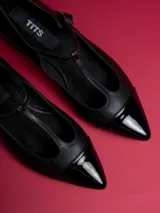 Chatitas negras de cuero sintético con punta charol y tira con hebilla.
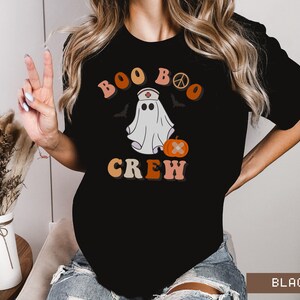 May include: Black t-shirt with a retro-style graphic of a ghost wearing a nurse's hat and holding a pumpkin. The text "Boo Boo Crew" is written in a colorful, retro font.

* * *

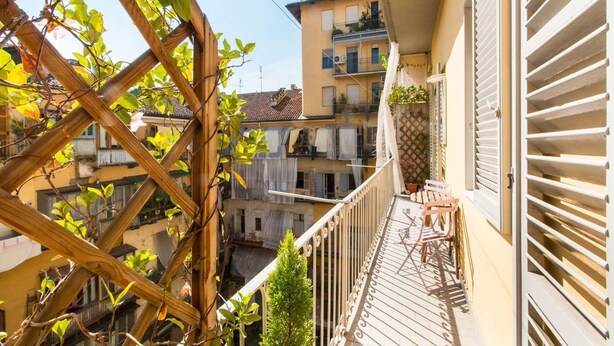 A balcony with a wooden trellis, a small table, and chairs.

* * *

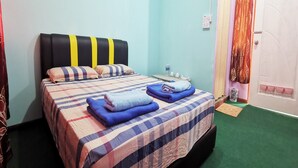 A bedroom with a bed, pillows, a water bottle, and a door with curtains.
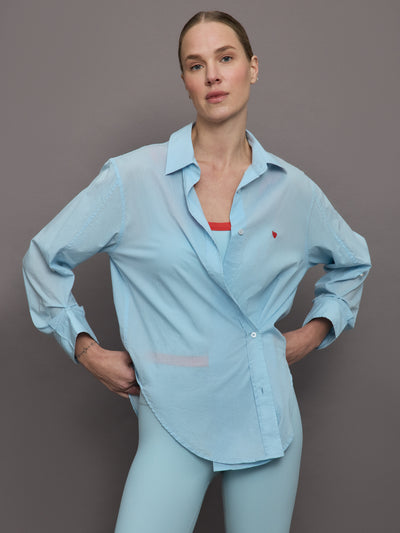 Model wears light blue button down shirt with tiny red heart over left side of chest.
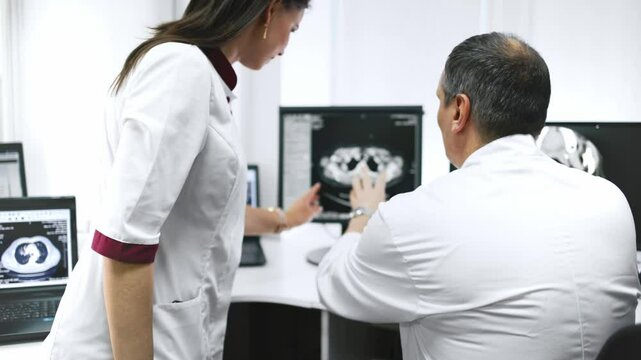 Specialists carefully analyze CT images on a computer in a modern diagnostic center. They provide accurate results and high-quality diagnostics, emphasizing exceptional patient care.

**Goal of the exercise:**
From the material above, reproduce only what runs from the line holding "Chatitas negras de" down to the line holding "May include: Black", both included, pictures excluded.

**Response area:**
 Chatitas negras de cuero sintético con punta charol y tira con hebilla.
 May include: Black t-shirt with a retro-style graphic of a ghost wearing a nurse's hat and holding a pumpkin. The text "Boo Boo Crew" is written in a colorful, retro font.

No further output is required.